Custom Brews- “Your Name Here” Beer

6 Mar

In and around my neighborhood in Washington DC, there are numerous bars and restaurants that sell their own branded beers: Stoney’s Amber Ale (which is actually Michelob- my taste buds tell me it’s their Amberbock- according to the bartender), Darlington House Ale, and Front Page Ale. Obviously, these businesses don’t have brewing operations in the basement, so they must have contracts with someone to brew their beers. That, or they just put their name on someone else’s beer, which apparently isn’t that big of a deal (ahem, Stoney’s).

Lot’s of start-up craft beer companies that do not have the capital to open full-scale breweries start out by brewing their beer at larger, established breweries. Brooklyn Brewery, who produces my all-time favorite Brooklyn Lager, started this way in 1987; Matt Brewing Company produced Brooklyn Brewery beers for years, and Brooklyn Brewery didn’t even open a working brewery in its namesake neighborhood until eight years later (side note: I highly recommend reading Beer School by the Brooklyn Brewery founders Steve Hindy and Tom Potter. It’s equal parts a corporate history and a lesson in starting a business).

Clearly, there is proof of a contract brewing model for start-ups that need to minimize costs, but what about the contract brewing partnerships with restaurants like the ones in my ‘hood? I’m reminded of the Virginia artisanal coffee Roasters Central Coffee, which offers unique blends, and also the opportunity to create unique blends dictated by its customers (for example, upscale P&C Market in DC’s Capitol Hill neighborhood created the P&C Blend that it serves and sells in the shop). Could that model work for beer?

What if you could get the Darden Restaurant Group as a client, and work with them to create custom beers for each of its many national restaurant chains? You could imagine that a crisp Pilsner-style beer would be ideal for the Italian fare at Olive Garden, and maybe a more complex Lager would compliment the fare of its upscale Capital Grille restaurants. The key would be locking in clients with big chains, so you could brew the custom beers on a large scale. A key question would be whether or not big restaurant groups have exclusive partnerships with distributors that would prevent them from buying from competitors (thoughts on this?).

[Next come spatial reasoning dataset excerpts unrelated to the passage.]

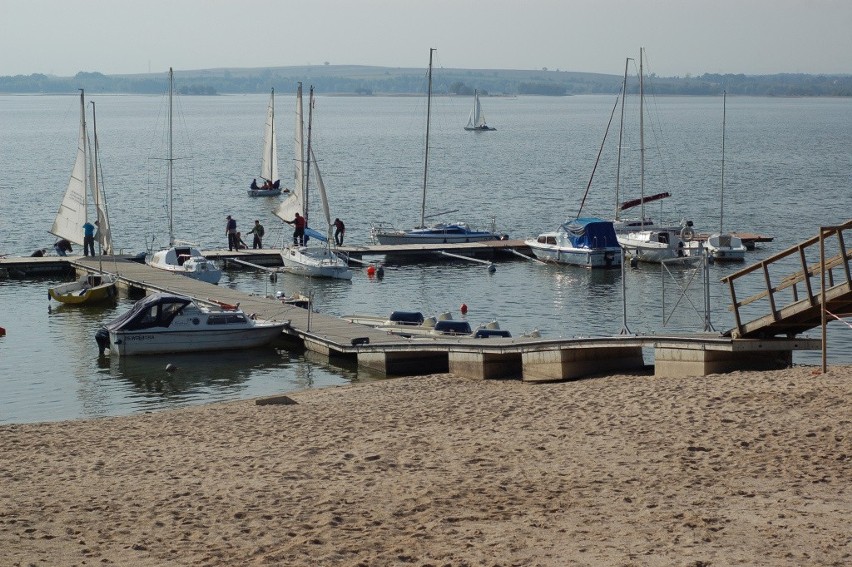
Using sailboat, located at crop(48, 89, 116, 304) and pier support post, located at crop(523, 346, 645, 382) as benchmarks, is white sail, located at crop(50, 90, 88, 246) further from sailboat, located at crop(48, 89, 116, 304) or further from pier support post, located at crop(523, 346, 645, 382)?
pier support post, located at crop(523, 346, 645, 382)

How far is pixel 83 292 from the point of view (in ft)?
132

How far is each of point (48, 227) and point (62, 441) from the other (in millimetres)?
49819

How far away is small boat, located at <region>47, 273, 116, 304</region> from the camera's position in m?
39.9

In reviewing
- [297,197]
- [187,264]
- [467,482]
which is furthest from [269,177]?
[467,482]

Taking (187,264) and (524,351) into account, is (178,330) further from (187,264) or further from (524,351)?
(187,264)

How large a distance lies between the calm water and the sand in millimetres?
6451

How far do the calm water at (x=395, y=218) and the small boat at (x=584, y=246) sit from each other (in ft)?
2.74

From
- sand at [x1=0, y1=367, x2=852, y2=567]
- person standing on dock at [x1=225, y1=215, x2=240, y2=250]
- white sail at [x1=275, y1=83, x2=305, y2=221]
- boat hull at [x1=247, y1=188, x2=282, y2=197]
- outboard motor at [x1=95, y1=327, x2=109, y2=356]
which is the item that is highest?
white sail at [x1=275, y1=83, x2=305, y2=221]

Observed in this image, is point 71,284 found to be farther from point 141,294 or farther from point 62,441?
point 62,441

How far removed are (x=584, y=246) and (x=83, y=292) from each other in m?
19.8

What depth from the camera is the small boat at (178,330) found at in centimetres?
3173

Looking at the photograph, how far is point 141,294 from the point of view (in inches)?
1645

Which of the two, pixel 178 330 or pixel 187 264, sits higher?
pixel 187 264

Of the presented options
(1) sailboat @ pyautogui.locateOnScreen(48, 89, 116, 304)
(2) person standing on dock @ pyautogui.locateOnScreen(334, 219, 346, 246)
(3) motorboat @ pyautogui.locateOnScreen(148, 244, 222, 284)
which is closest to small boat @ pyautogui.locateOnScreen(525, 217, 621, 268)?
(2) person standing on dock @ pyautogui.locateOnScreen(334, 219, 346, 246)
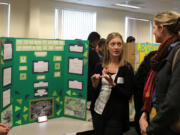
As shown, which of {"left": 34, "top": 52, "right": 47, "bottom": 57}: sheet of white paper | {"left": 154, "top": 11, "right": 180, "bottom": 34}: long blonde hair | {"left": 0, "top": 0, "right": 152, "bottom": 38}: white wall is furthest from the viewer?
{"left": 0, "top": 0, "right": 152, "bottom": 38}: white wall

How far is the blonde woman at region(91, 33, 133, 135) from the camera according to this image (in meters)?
1.84

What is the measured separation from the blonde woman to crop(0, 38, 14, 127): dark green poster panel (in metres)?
0.86

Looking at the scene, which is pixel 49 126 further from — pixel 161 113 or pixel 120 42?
pixel 161 113

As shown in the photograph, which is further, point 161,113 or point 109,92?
point 109,92

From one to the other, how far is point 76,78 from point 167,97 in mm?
1474

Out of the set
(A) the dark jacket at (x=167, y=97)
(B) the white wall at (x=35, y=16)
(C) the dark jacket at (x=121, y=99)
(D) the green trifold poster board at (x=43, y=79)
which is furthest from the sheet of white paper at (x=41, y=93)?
(B) the white wall at (x=35, y=16)

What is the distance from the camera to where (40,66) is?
2.38 meters

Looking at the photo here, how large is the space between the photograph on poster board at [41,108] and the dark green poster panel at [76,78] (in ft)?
0.66

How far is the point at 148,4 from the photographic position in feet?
25.3

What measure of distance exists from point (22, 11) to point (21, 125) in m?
5.48

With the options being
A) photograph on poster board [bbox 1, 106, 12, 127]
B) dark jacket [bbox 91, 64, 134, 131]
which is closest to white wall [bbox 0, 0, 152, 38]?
photograph on poster board [bbox 1, 106, 12, 127]

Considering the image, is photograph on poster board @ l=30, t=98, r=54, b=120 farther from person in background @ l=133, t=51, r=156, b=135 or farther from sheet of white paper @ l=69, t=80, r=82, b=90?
person in background @ l=133, t=51, r=156, b=135

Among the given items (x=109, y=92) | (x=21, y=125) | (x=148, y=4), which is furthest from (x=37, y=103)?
(x=148, y=4)

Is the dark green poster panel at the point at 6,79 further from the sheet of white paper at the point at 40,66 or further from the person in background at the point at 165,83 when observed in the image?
the person in background at the point at 165,83
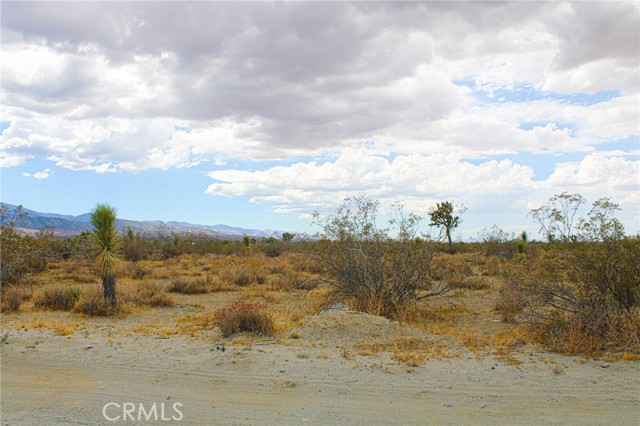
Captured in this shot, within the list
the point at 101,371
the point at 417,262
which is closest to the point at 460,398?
the point at 101,371

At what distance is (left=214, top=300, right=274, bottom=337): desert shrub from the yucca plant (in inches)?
178

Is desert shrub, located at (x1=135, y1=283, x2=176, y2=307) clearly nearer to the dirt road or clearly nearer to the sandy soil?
the sandy soil

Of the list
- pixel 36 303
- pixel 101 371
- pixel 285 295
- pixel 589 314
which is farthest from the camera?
pixel 285 295

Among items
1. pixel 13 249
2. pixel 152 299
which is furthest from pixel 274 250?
pixel 152 299

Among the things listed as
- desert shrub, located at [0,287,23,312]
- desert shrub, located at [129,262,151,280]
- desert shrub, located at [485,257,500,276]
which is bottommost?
desert shrub, located at [0,287,23,312]

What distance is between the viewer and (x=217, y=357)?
26.1 feet

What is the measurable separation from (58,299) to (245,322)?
6.81 metres

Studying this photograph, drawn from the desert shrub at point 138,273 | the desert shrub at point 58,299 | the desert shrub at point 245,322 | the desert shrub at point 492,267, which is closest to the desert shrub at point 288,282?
the desert shrub at point 138,273

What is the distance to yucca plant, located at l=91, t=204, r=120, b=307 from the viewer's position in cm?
1291

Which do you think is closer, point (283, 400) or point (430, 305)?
point (283, 400)

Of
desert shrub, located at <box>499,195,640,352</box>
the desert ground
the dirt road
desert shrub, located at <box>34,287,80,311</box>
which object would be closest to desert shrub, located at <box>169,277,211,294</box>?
desert shrub, located at <box>34,287,80,311</box>

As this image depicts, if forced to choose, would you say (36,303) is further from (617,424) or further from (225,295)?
(617,424)

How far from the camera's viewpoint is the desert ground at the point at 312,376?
18.5 ft

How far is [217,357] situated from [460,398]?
3.87 metres
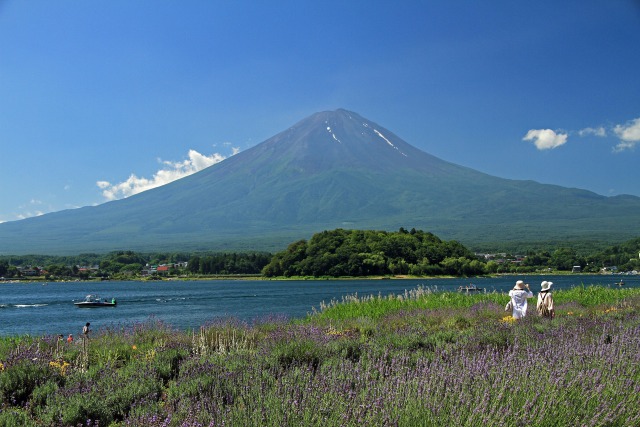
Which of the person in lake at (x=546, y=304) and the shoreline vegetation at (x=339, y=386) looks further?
the person in lake at (x=546, y=304)

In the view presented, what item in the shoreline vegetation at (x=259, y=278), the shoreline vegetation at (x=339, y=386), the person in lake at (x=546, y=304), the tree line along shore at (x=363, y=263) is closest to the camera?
the shoreline vegetation at (x=339, y=386)

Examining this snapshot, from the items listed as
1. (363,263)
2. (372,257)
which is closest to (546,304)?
(372,257)

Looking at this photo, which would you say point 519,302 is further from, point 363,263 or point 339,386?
point 363,263

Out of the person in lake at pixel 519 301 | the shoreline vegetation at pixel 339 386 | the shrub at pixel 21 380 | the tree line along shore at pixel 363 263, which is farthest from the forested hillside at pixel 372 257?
the shrub at pixel 21 380

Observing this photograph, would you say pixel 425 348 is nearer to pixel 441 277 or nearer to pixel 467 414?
pixel 467 414

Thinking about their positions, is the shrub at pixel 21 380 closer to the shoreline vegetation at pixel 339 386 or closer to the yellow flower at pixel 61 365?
the shoreline vegetation at pixel 339 386

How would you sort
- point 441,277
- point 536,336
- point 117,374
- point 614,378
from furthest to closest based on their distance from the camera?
point 441,277 < point 536,336 < point 117,374 < point 614,378

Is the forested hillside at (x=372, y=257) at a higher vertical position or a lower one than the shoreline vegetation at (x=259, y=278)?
higher

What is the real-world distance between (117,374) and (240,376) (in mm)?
1796

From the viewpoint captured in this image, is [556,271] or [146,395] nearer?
[146,395]

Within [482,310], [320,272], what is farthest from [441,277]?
[482,310]

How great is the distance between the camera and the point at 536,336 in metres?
8.75

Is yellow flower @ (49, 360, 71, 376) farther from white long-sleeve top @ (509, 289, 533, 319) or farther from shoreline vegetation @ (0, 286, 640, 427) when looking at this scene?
white long-sleeve top @ (509, 289, 533, 319)

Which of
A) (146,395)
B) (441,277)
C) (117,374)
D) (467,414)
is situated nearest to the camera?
(467,414)
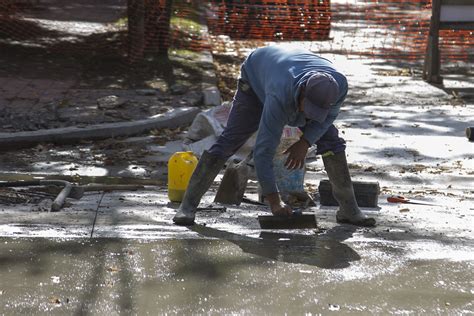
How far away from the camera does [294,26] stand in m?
20.5

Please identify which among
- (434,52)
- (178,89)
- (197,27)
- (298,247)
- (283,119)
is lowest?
(197,27)

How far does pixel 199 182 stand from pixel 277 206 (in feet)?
2.43

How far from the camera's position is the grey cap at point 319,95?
622 cm

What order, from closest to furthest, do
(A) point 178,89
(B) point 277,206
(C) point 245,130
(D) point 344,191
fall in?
(B) point 277,206
(C) point 245,130
(D) point 344,191
(A) point 178,89

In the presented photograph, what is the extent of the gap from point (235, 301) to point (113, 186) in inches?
126

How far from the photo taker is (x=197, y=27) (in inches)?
773

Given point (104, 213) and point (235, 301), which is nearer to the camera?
point (235, 301)

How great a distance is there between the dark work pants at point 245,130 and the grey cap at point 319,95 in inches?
30.4

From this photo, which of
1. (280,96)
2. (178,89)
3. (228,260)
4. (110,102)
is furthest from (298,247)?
(178,89)

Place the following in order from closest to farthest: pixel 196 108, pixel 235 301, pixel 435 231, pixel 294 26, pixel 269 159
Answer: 1. pixel 235 301
2. pixel 269 159
3. pixel 435 231
4. pixel 196 108
5. pixel 294 26

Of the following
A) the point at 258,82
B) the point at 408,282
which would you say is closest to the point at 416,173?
the point at 258,82

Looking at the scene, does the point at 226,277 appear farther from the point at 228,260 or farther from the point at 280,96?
the point at 280,96

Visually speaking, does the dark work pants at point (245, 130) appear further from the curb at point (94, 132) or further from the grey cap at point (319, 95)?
the curb at point (94, 132)

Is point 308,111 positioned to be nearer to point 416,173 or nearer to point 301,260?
point 301,260
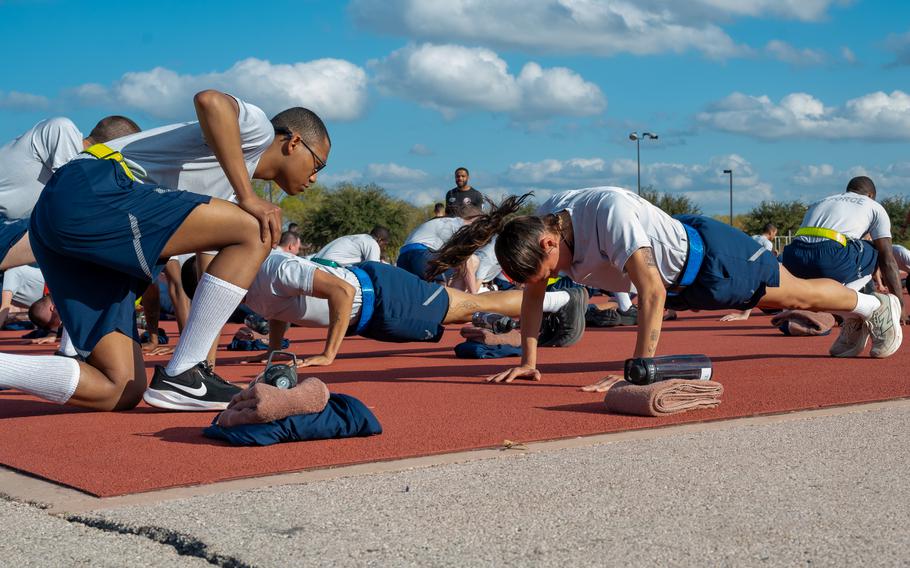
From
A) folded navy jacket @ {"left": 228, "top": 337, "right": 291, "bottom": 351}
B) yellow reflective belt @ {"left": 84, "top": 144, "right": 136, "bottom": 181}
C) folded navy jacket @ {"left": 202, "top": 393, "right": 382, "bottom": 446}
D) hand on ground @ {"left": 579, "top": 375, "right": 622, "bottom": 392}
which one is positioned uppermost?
yellow reflective belt @ {"left": 84, "top": 144, "right": 136, "bottom": 181}

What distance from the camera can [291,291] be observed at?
7539 mm

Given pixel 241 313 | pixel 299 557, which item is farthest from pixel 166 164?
pixel 241 313

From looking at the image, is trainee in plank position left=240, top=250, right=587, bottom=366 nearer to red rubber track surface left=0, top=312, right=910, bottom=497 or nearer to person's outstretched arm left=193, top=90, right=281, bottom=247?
red rubber track surface left=0, top=312, right=910, bottom=497

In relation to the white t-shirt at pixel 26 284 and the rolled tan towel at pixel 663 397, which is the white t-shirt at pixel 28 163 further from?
the white t-shirt at pixel 26 284

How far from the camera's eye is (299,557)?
8.54 ft

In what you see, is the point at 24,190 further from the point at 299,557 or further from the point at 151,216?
the point at 299,557

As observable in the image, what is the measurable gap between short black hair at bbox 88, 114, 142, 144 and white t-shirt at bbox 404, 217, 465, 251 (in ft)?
19.5

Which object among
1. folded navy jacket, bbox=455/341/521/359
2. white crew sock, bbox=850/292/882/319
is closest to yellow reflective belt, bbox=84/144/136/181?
folded navy jacket, bbox=455/341/521/359

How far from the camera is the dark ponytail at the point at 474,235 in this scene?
19.8ft

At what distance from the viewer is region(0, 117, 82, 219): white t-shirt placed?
6867 mm

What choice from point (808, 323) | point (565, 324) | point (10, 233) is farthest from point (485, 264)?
point (10, 233)

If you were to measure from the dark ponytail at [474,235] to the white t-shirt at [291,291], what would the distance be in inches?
51.1

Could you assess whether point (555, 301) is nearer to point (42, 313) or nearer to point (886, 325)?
point (886, 325)

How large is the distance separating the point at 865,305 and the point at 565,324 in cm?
304
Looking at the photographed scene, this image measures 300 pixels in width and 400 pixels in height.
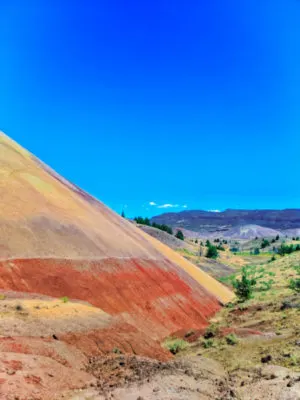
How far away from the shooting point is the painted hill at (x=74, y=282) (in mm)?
14320

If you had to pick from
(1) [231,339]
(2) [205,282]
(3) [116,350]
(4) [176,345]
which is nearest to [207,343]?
(1) [231,339]

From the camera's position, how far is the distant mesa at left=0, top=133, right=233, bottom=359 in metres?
23.3

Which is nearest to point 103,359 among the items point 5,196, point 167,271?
point 5,196

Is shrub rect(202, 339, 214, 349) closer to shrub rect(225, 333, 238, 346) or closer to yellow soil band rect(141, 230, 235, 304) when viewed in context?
shrub rect(225, 333, 238, 346)

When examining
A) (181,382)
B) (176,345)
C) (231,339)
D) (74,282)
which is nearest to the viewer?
(181,382)

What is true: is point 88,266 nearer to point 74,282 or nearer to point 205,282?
point 74,282

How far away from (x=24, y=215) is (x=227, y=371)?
59.2ft

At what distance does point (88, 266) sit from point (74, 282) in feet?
9.20

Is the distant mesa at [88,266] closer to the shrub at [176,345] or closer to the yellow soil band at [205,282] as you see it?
the shrub at [176,345]

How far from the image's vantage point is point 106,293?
2602cm

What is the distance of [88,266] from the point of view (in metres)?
27.8

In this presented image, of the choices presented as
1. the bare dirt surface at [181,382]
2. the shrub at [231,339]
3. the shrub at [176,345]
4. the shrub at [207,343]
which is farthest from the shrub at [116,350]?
the shrub at [231,339]

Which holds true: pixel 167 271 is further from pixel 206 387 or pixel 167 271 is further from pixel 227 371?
pixel 206 387

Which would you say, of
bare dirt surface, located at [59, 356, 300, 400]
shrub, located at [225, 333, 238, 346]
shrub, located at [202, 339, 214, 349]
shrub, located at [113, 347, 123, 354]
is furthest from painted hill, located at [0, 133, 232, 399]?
shrub, located at [225, 333, 238, 346]
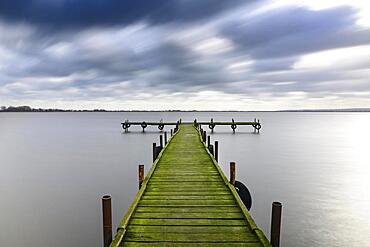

The “your name here” beer brewing model is pretty interesting, and completely shifts the burden of marketing and branding from the brewery to the client. The brewery would need to hire a very talented brewmaster that would educate and work with potential clients in order to co-develop uniquely tailored beers.

Why stop at restaurants as the sole client base? Trader Joe’s branded beers have shown that there is a market for grocery store branded beers (Josh Noel over at the Chicago Tribune and a panel tried them out and tried to guess what brewery was behind each offering).

All this beer talk has made me thirsty- I wonder what an “Ifyoustartmeup” ale would taste like?